The METI Handmade School, a primary school for 168 students located in Rudrapur in Dinajpur district of Bangladesh, was built with the assistance of local craftsmen making use of traditional materials, primarily mud and bamboo. An example of sustainable architecture, the project received the Aga Khan Award for Architecture in 2007 for its simple, humane approach and beauty, and for the level of cooperation achieved between architects, craftsmen, clients and users.

==Background==
In 1997, Anna Heringer from Bavaria in southern Germany, visited Bangladesh to work as a volunteer with the Bangladeshi NGO, Dipshikha, which assists marginalized communities in areas such as education, agriculture and skills development. While studying architecture in Linz, Austria, she returned to Rudrapur with three other students. As part of their university research, they made a proposal under Dipshikha's programme for Modern Education and Training (METI). In 2004, after graduating with a thesis titled "School: handmade in Bangladesh", Anna Heringer again visited the village, maintaining the contacts she had enjoyed over the years. Unable to find suitable local expertise, Paul Charwa Tigga Executive Director of Dipshikha appointed her as architect for a project to build new classrooms for the village school with a mandate to make use of local materials. Heringer began her involvement by coordinating fund-raising with the German NGO, Shanti, which had initially introduced her to Dipshikha, successfully raising the US$35,000 needed for the project. While the original requirement had simply been to build additional classrooms for the Dipshikha school, Paul Charwa Tigga and Heringer persuaded those responsible to use local materials rather than adopting the usual concrete construction.

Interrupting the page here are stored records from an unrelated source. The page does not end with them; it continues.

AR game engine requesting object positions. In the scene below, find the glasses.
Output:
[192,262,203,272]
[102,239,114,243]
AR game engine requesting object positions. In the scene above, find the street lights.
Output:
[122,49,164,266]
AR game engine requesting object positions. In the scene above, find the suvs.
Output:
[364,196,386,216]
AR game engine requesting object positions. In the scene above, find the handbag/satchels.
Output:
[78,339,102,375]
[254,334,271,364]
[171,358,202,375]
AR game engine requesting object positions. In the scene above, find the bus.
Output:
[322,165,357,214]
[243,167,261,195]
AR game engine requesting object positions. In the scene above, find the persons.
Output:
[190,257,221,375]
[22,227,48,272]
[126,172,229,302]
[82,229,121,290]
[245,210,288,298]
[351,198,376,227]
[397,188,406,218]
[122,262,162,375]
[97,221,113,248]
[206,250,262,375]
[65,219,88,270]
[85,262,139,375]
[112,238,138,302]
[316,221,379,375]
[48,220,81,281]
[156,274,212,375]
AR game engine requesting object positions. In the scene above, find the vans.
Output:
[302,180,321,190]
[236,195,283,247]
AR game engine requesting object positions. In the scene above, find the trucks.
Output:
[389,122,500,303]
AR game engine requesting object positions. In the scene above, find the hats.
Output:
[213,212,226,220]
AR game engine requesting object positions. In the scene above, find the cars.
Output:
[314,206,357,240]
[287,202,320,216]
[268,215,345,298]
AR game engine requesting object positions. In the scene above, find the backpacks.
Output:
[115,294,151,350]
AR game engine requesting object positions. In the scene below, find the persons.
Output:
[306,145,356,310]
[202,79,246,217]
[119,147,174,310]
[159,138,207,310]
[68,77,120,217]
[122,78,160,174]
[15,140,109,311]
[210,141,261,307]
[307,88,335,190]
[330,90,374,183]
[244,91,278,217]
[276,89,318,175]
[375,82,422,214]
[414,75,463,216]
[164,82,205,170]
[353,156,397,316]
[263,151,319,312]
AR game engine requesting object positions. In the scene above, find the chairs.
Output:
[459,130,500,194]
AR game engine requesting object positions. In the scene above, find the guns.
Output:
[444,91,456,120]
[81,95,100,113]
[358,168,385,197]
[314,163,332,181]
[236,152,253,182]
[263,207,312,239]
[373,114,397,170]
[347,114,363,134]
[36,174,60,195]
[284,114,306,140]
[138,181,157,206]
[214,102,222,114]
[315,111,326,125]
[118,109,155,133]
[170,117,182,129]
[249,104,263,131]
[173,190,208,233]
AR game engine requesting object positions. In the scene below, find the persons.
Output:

Commissioned in January 2004, design work started in March 2004 and was approved in August 2005. The construction was completed over a period of four months from September 2005 to December 2005.

==The building==
Anna Heringer worked together with her colleague Eike Roswag, developing a design based on regional construction methods and local materials but introducing new approaches for efficiency and structural integrity. As a result of improvements to the bamboo structures and lashing, it was possible to add a second floor to the building. Brick foundations were used to minimize the effects of moisture on the earthen walls. The bricks were made by local craftsmen while the remaining construction work was a collaborative effort by the architects, teachers, students and locals. In addition to the classrooms required, there are also spaces where the children can interact. The classrooms on the ground floor are enclosed by a mud wall while those on the first floor have slatted bamboo walls providing diffused light and natural ventilation.
The regularly spaced vertical bamboo support connected to horizontal slats create a powerful decorative effect enhanced by the sunlight.

Among the notable advances made in the use of local materials were the introduction of a damp proof course and a brick foundation as well as the addition of straw to the loam mixture of earth and water. In regard to the use of bamboo, progress was made in constructing a layered ceiling of bamboo sticks, bamboo boards and earth, and in building the first floor walls and roof with a frame consisting of beams (four layers of joined bamboo sticks) and vertical and diagonal poles.

==Awards==
In 2007, the building received the Aga Khan award. There was special mention of the way in which "easily available local materials" had been used "to create a new model for school construction that is beautiful, simple and humane."

In 2009, the Curry Stone Design Prize was awarded to Anna Heringer for the METI Handmade School and two related projects in Rudrapur. Reference was made to a "new handmade approach to sustainable building" under which local materials are used by local laborers "who learn new construction methods, offering an elegant alternative to the trend toward buildings made from western materials such as cement and steel."